_WHAT YOU SHOULD DO_
Repeat the records below exactly. Omit the pictures.

_INFORMATION SHOWN_
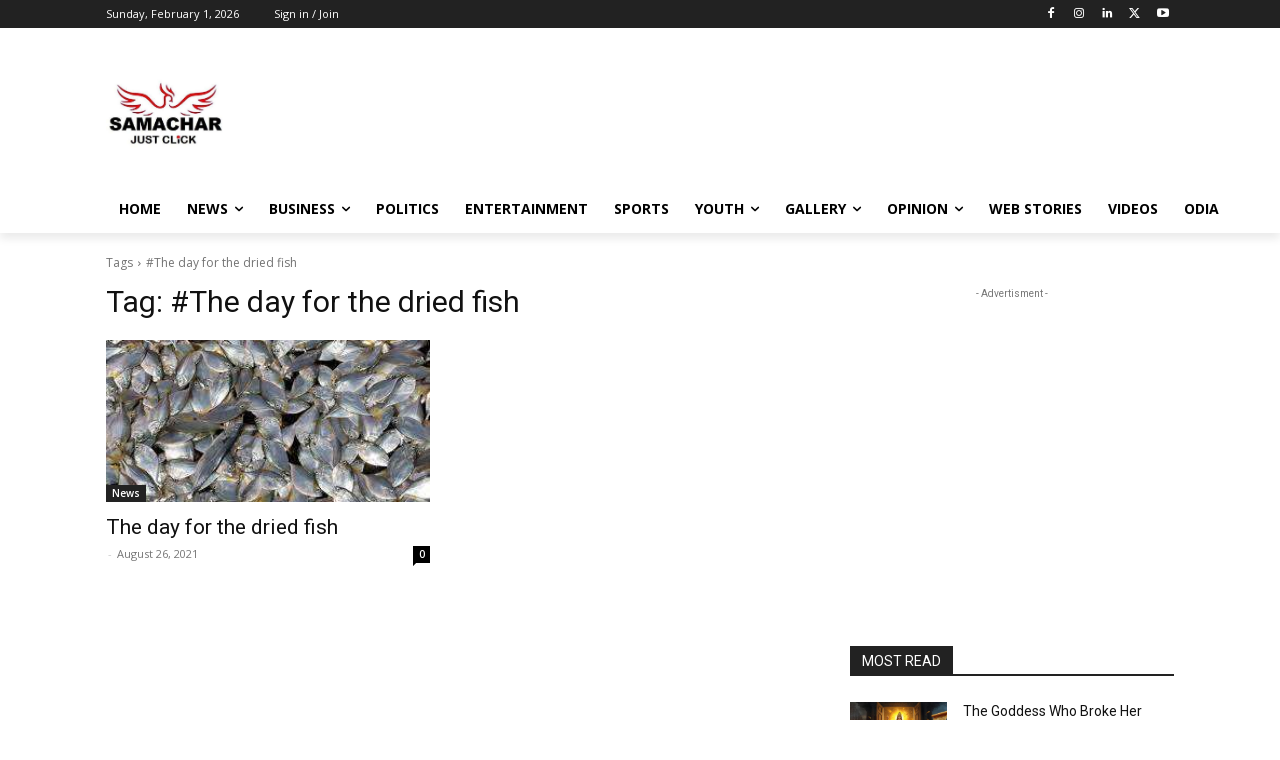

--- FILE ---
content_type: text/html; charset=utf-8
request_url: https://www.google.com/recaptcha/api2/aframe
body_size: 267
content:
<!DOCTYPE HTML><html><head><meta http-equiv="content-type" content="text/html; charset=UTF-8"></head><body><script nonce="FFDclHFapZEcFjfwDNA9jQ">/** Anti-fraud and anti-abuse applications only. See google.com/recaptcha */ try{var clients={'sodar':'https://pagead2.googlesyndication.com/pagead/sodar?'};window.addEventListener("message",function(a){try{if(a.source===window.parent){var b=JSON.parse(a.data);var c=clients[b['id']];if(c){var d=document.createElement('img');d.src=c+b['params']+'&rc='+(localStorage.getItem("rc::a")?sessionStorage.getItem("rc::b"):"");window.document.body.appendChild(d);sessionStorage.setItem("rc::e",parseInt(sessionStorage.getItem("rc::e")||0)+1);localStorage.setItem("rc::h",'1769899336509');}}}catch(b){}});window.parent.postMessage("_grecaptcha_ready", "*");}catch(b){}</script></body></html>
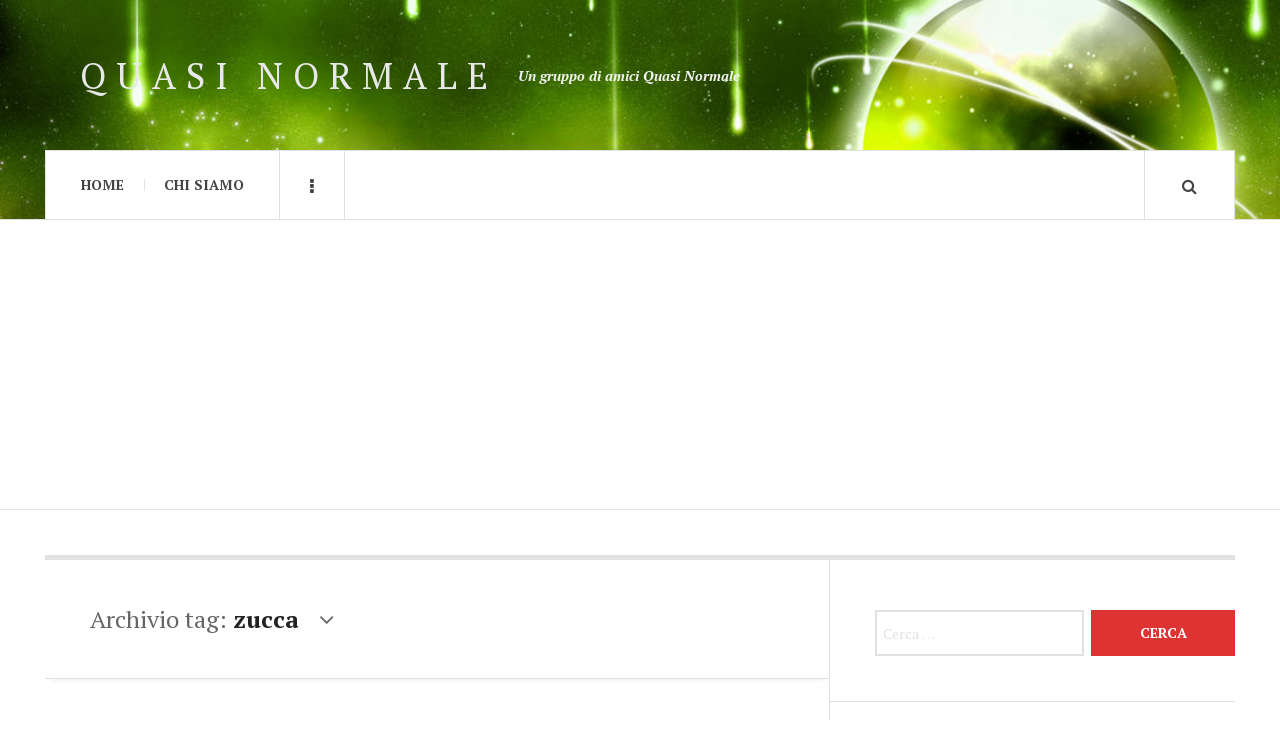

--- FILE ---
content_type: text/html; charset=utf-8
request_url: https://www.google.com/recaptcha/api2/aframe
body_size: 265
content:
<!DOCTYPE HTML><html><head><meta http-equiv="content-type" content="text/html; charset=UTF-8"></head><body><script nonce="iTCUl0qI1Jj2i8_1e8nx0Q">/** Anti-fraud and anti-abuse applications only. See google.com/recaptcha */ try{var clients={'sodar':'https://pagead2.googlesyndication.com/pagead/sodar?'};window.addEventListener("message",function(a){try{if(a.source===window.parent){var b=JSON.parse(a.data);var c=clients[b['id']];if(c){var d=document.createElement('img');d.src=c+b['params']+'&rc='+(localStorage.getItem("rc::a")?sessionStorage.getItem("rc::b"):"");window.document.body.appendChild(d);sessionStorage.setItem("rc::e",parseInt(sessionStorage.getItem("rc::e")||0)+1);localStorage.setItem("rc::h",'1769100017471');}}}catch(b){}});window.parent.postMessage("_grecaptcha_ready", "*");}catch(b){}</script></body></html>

_RESULT OF THIS EXERCISE_
--- FILE ---
content_type: text/html; charset=utf-8
request_url: https://www.google.com/recaptcha/api2/aframe
body_size: 267
content:
<!DOCTYPE HTML><html><head><meta http-equiv="content-type" content="text/html; charset=UTF-8"></head><body><script nonce="FFDclHFapZEcFjfwDNA9jQ">/** Anti-fraud and anti-abuse applications only. See google.com/recaptcha */ try{var clients={'sodar':'https://pagead2.googlesyndication.com/pagead/sodar?'};window.addEventListener("message",function(a){try{if(a.source===window.parent){var b=JSON.parse(a.data);var c=clients[b['id']];if(c){var d=document.createElement('img');d.src=c+b['params']+'&rc='+(localStorage.getItem("rc::a")?sessionStorage.getItem("rc::b"):"");window.document.body.appendChild(d);sessionStorage.setItem("rc::e",parseInt(sessionStorage.getItem("rc::e")||0)+1);localStorage.setItem("rc::h",'1769899336509');}}}catch(b){}});window.parent.postMessage("_grecaptcha_ready", "*");}catch(b){}</script></body></html>

--- FILE ---
content_type: text/html; charset=utf-8
request_url: https://www.google.com/recaptcha/api2/aframe
body_size: 265
content:
<!DOCTYPE HTML><html><head><meta http-equiv="content-type" content="text/html; charset=UTF-8"></head><body><script nonce="iTCUl0qI1Jj2i8_1e8nx0Q">/** Anti-fraud and anti-abuse applications only. See google.com/recaptcha */ try{var clients={'sodar':'https://pagead2.googlesyndication.com/pagead/sodar?'};window.addEventListener("message",function(a){try{if(a.source===window.parent){var b=JSON.parse(a.data);var c=clients[b['id']];if(c){var d=document.createElement('img');d.src=c+b['params']+'&rc='+(localStorage.getItem("rc::a")?sessionStorage.getItem("rc::b"):"");window.document.body.appendChild(d);sessionStorage.setItem("rc::e",parseInt(sessionStorage.getItem("rc::e")||0)+1);localStorage.setItem("rc::h",'1769100017471');}}}catch(b){}});window.parent.postMessage("_grecaptcha_ready", "*");}catch(b){}</script></body></html>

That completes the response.